Вынес Никифор туесок на улицу, постоял на крыльце, послушал, как лес шумит к непогоде, и вернулся в избу.
Юлий Васильевич поговорить настроился, с нар встал. Никифор сказал ему, что с утра за сохатым пойдет, а к Чучканским урочищам не близкий путь, двенадцать верст без малого, тяжело будет не спавши.
— Привязывай! — вздохнул Юлий Васильевич. — Заслужили.
Никифор залез под нары, нащупал стояк березовый…
Привязал Никифор господина офицера, постоял над ним и пошел спать на печку. Расстелил зипун, бросил в изголовье катанки и лег, радуясь теплому месту. Засыпая, думал — не захотели ярославские мужики народного счастья, вот ведь каторжные.
Глава восьмая
Серый выл. Никифор торопился к нему, а проснуться не мог. «Подожди, Серый, подожди, — уговаривал он волка, — моментом соберусь, подожди». Но волк его ждать не стал, промелькнул в елушках и скрылся. Хоть и понимал Никифор, что сон снится, а все равно горько было. «Серый, — кричал, — где ты, Серый?».
От крика своего и проснулся, сполз с печки, долго сидел полусонный и разбитый у порога — много ли, думал, прожито, и пятидесяти нет, а здоровьем расстроился, как худая гармонь. На жизнь все валить — совесть не дозволяла. Всякая жизнь была. Пяток лет совсем добрых наберется. Вспомнил, как первую зиму коротали. Пискун после лечения ушел на заработки. Остались они втроем. Александра не сразу к бабьей работе привыкла. Помогать пришлось. Зимой служба позволяла. Объездчики наезжали редко. Лесопромышленники к нему не лезли, речек больших поблизости не было, одна Безымянка, по ней много не сплавишь — мелка и извилиста. Копошился он дома. За коровой ходил, Сенюшку нянчил, к жене присматривался. Александра жила, как батрачила. Грустила часто.

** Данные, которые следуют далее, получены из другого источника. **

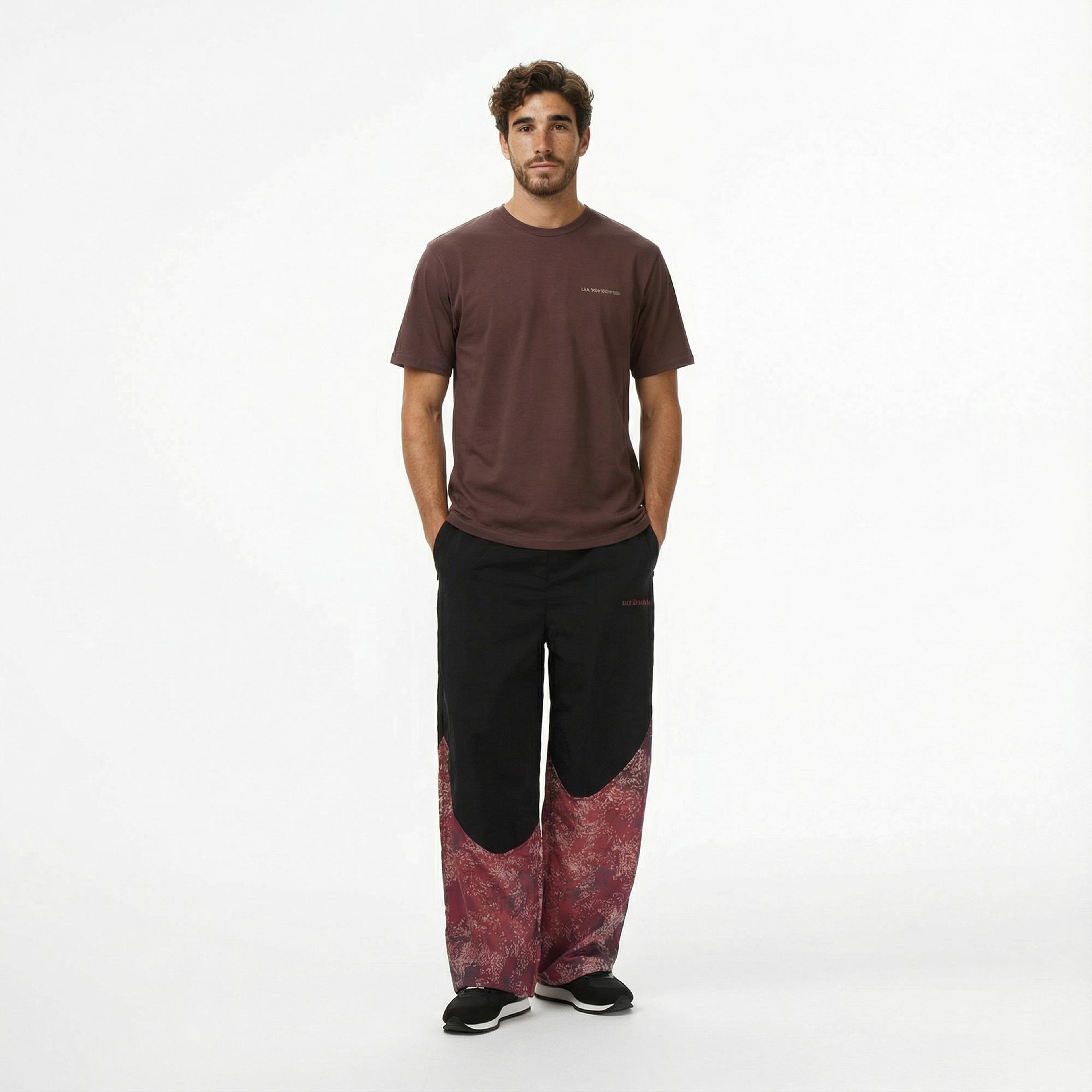 Les Benjamins Relaxed 010 Erkek Kahverengi T-Shirt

Масленицу дождались, блины ели без радости, сидели за столом, будто чужие. Никифор стал сказку рассказывать, как наехал Егорий на змея лютого, зверя страшного, изо рта у змея огонь валит, из глаз искры сыплются, шерсть дыбом стоит. Не дослушав сказку, Александра рассердилась на деревенских — дескать, и выдумать ничего толком не могут, какая у змея шерсть!
Весной Сенюшка на ноги встал, заковылял, маленький, по избе. Александра не удивилась — нечего, сказала, ахать, дворянское семя сказывается…
Никифор в лес ушел, на вольный воздух. А через неделю сам оконфузился. Вышел на проталину, над головой небо чистое, морщинки нет, белые березы в сини купаются. Стал он березам кланяться — радуйтесь, пел, березы живые, к вам девушки идут, пироги несут! Пел да приплясывал, белые березы славил. Оглянулся — жена с пихтовым веником на пригорке стоит и смеется.
Домой пошли вместе. Александра руку ему дала. Не удержался Никифор, заревел, березы жалеючи, тяжело им, бедным, в зиму студеную без теплой ласки.